Negli anni ’60, un giovane chimico di nome Gordon Moore, che in futuro avrebbe co-fondato Intel diventando un pioniere della microelettronica, formulò una previsione destinata a rivoluzionare l’industria dei semiconduttori.
La sua celebre “legge di Moore”, presentata nel 1965, prevedeva che il numero di transistor all’interno di un microchip raddoppiasse annualmente. Questo incremento avrebbe comportato un parallelo potenziamento della capacità di calcolo. I transistor, che sono fondamentali per il funzionamento dei microchip, consentono di gestire e manipolare i segnali elettrici; quindi, una maggiore integrazione di transistor in uno spazio ridotto contribuisce a un dispositivo più potente.
Sorprendentemente, questa previsione, inizialmente pensata per un decennio, ha mantenuto la sua validità nel corso degli anni, sfidando le aspettative di Moore stesso. Tuttavia, la questione oggi è se la “Legge di Moore” sia ancora rilevante e quali potrebbero esserne i limiti.
Il concetto di legge di Moore
Nel 1965, Moore ricevette un incarico dalla rivista Electronics per elaborare delle previsioni sugli sviluppi del mercato dei semiconduttori. Notando che il numero di componenti nei circuiti integrati raddoppiava annualmente, prospettò che entro il 1975 i microchip avrebbero potuto contenere fino a 65.000 componenti. Più precisamente, nel suo articolo “Inserire più componenti nei circuiti integrati”, dichiarò che:
La complessità di un microcircuito, misurata dal numero di transistor per chip, raddoppia ogni 18 mesi, quadruplicando quindi ogni 3 anni.

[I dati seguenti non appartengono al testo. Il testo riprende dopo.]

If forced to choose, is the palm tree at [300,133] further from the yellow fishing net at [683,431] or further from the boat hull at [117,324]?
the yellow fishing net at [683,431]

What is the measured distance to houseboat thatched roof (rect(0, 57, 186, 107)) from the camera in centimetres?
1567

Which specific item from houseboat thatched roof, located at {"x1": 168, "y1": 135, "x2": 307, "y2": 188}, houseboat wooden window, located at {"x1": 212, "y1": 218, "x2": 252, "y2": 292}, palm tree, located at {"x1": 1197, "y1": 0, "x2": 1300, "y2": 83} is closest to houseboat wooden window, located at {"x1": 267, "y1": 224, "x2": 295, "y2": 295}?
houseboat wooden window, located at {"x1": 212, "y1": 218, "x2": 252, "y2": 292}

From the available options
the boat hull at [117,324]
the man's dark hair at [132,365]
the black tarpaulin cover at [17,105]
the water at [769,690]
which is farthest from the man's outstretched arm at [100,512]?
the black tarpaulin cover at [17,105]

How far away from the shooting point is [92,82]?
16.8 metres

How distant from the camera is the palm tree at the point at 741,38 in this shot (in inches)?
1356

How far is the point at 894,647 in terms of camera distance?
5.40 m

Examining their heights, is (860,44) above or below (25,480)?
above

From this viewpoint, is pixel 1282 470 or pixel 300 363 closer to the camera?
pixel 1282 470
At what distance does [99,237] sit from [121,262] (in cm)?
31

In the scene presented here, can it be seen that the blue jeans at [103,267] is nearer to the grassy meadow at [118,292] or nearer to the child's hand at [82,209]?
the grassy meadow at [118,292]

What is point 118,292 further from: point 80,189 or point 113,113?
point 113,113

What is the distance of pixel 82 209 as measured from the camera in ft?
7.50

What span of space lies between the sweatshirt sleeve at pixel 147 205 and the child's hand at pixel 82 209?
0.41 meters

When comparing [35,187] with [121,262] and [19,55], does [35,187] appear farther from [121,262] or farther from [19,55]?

Nel 1975, di fronte a una lieve decelerazione nella crescita, Moore rivedette la sua previsione, suggerendo che il raddoppio si sarebbe registrato in un intervallo di 18-24 mesi.
Grafico che illustra la “Legge di Moore”. Credit: Encyclopædia Britannica.
I limiti attuali della “Legge di Moore”
Ci si interroga ora sulla validità della “Legge di Moore” nell’era contemporanea. In un’intervista del 2005, Moore stesso rispose a questa domanda con una riflessione sulle dimensioni dei transistor, sottolineando che stavamo raggiungendo la barriera fisica rappresentata dagli atomi. Pur affermando che ci vorranno ancora due o tre generazioni prima di arrivare a quel punto, evidenziò che ciò costituirà il massimo sviluppo tecnico osservabile:
In termini di dimensioni [dei transistor], stiamo approcciando le dimensioni atomiche, una soglia fondamentale. Abbiamo ancora da 10 a 20 anni prima di toccare un limite intrinseco; a quel punto sarà possibile costruire chip più grandi e lavorare con miliardi di transistor.
Secondo la considerazione di Moore, è evidente che i limiti della sua legge sono di natura fisica. La miniaturizzazione continua dei transistor comporta una diminuzione della tensione di alimentazione e può dare origine a surriscaldamenti o interferenze. Inoltre, la necessità di una precisione estremamente elevata diventa sempre più complessa man mano che le dimensioni dei transistor diminuiscono. Infine, la realizzazione di transistor più piccoli degli atomi è fisicamente impossibile; pertanto, sebbene la “Legge di Moore” continui a essere valida, è inevitabile che essa venga superata in futuro.